Dear Lord in Heaven, please heal me from this terrible illness, please help me make it through. This is my fifth time battling severe depression and all I can see is regrets, mistakes, shortcomings, loneliness and fear.
This time I am alone on the other side of the world from my family so I can’t tell them i am sick again because they would only worry without being able to help in any way. I made a decision some 3 years ago to move to another country far far from home and it has been a struggle ever since but my stubbornness and foolishness and pride kept me from doing the smartest thing and going back after the first major obstacle.
I didn’t want to give up so easily and be seen a failure. In the process due to many factors I have lost friends, lost money, lost my investment back home and I am still here and now fighting this awful beast. All I can think about is how stupid and foolish I have been and everything I have sacrificed to be here in the first place.

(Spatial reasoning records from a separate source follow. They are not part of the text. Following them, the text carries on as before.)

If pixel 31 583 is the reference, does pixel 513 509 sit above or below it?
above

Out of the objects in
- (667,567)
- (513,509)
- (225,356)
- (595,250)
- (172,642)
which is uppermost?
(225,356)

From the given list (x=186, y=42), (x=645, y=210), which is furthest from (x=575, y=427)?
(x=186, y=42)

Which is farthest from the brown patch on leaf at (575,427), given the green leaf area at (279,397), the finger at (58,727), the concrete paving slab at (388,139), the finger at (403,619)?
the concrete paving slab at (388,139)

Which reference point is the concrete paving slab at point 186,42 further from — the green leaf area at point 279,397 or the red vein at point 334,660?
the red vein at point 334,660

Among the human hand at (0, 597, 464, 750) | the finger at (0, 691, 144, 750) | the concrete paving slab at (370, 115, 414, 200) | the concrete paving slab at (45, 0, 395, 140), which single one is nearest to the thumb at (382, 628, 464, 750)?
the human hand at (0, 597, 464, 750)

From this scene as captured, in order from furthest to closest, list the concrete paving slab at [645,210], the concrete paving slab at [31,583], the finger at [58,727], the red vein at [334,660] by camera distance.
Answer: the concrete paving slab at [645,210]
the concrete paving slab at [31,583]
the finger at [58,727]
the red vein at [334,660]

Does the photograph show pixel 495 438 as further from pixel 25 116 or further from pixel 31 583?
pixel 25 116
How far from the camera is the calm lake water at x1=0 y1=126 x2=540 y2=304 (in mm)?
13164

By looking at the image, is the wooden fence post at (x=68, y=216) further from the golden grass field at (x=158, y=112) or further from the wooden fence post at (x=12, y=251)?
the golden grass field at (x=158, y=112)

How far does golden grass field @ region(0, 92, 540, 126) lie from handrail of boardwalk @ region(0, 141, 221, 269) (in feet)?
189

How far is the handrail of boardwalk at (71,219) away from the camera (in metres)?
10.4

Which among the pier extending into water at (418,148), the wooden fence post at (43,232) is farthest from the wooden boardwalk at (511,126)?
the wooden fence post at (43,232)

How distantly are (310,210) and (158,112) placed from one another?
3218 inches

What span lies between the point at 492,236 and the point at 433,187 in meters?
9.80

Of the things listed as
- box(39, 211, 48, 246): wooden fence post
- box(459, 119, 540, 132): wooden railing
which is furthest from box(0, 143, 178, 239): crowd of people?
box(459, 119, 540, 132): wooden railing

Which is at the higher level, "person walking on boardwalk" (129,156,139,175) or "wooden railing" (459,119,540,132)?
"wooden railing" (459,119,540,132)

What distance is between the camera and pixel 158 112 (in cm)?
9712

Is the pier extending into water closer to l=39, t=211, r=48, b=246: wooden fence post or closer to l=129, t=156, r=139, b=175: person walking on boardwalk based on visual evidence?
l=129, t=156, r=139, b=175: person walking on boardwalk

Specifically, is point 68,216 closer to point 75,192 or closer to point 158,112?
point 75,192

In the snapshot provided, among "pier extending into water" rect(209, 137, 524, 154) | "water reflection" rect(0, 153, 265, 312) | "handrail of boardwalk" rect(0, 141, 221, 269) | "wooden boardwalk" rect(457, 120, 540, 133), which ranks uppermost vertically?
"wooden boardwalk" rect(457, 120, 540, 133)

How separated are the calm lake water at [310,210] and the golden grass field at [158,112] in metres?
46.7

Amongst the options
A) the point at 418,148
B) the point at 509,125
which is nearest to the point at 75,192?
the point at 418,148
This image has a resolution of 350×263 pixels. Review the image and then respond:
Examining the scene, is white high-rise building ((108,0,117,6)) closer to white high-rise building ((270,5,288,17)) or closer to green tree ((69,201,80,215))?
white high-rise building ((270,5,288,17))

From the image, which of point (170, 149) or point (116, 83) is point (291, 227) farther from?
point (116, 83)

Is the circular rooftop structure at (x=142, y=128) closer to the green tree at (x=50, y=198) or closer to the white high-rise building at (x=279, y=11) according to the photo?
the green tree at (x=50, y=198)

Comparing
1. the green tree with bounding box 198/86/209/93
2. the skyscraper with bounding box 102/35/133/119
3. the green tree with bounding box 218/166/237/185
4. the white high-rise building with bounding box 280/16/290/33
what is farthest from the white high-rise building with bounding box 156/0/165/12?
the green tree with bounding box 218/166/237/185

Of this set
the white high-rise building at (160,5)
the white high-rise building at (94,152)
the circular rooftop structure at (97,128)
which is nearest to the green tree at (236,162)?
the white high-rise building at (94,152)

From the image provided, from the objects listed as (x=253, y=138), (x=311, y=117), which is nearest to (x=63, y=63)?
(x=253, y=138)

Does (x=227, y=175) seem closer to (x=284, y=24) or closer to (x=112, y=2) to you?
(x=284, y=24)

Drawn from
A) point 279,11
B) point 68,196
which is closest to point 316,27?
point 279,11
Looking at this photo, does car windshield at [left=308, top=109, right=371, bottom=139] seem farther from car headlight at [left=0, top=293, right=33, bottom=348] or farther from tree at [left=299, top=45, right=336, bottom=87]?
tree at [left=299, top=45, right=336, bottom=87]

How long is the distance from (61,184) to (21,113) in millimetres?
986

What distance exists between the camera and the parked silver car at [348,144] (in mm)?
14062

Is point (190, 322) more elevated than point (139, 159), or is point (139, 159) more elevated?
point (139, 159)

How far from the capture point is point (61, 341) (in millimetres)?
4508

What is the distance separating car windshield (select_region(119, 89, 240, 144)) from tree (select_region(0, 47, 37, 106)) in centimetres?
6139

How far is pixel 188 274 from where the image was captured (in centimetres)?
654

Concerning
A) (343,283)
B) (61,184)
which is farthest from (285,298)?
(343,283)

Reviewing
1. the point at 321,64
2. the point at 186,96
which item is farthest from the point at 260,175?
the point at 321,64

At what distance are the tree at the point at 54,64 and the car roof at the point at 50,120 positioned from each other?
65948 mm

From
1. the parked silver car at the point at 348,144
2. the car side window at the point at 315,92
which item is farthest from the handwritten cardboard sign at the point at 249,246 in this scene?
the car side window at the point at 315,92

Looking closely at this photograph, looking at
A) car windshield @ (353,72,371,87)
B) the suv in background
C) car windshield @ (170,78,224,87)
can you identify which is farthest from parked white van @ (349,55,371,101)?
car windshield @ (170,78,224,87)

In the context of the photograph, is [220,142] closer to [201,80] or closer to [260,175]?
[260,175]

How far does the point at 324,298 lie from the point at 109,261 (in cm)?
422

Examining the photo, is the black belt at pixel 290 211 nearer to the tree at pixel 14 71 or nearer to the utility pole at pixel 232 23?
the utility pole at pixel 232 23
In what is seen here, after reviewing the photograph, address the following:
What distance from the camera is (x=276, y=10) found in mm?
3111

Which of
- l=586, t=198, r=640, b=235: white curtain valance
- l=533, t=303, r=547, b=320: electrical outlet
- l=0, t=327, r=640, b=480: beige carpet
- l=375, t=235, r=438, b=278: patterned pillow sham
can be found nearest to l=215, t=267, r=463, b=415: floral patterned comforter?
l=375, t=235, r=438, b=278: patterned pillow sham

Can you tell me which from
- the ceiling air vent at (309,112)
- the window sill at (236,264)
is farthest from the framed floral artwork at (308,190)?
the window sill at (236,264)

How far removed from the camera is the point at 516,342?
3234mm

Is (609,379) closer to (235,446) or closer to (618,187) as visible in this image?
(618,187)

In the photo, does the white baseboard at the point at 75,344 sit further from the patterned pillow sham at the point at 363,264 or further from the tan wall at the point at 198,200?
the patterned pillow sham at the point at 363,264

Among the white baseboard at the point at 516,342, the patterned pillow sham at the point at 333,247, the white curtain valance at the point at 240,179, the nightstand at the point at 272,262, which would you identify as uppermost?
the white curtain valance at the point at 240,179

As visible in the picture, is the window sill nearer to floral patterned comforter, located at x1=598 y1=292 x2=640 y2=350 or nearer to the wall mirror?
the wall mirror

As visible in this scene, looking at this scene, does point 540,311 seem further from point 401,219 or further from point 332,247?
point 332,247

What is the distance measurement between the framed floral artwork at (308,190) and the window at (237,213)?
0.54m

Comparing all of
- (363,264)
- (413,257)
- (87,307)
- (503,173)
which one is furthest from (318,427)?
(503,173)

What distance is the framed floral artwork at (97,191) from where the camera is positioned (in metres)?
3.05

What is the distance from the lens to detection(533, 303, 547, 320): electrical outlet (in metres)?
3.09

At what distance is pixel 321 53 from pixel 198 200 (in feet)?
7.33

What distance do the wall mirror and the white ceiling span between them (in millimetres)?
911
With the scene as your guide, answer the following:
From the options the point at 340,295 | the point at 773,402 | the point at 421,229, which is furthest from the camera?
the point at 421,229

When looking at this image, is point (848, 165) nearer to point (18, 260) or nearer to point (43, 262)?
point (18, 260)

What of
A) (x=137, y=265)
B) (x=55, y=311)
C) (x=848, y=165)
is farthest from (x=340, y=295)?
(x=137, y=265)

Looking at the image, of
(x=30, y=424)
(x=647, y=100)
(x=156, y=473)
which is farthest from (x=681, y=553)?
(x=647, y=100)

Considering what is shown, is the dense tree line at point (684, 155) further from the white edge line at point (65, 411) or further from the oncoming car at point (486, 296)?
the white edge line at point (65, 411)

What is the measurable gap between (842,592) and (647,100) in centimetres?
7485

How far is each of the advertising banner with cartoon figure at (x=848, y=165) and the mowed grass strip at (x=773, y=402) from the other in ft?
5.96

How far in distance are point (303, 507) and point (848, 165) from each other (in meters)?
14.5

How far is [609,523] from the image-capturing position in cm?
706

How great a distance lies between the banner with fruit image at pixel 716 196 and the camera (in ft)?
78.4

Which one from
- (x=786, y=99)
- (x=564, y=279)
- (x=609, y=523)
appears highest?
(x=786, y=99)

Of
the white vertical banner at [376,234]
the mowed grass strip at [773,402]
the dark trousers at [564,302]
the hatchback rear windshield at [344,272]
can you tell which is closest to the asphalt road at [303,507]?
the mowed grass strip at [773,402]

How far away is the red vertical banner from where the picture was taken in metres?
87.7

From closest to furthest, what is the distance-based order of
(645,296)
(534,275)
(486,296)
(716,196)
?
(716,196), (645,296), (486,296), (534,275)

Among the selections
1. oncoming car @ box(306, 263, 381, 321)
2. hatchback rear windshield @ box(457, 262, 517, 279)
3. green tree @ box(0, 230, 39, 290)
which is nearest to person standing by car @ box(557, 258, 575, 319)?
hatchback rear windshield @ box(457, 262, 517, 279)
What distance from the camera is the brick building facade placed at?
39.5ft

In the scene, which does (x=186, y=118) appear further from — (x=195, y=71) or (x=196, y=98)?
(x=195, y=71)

I want to go home now but I can’t until I have worked and saved money to make a new start and begin from zero again. I pray God will heal me and make me strong again, that He will replace the fear and despair and shame in my heart with hope, courage and peace. I pray morning till night just to make it through the day as I am alone here without anyone but God in Heaven to turn to.
I pray that God will help me through, help me endure this pain of existing I feel. I keep thinking that if it wasn’t for the pain and sorrow and heartbreak it would cause my mom and dad I would just end this life- I pray from the depths of my soul for God to please help me and heal me and comfort me and help me through.
And I ask for anyone out there to please pray for me, pray that He hears my cries for help and would let me feel like living again, feel joy again, that God would fill my heart with hope and make me strong, help me get through this. I am so alone and have to hide how I feel on the inside and lie about it.
I can’t bear this much longer, please Lord, help me. Please don’t leave me alone. Amen.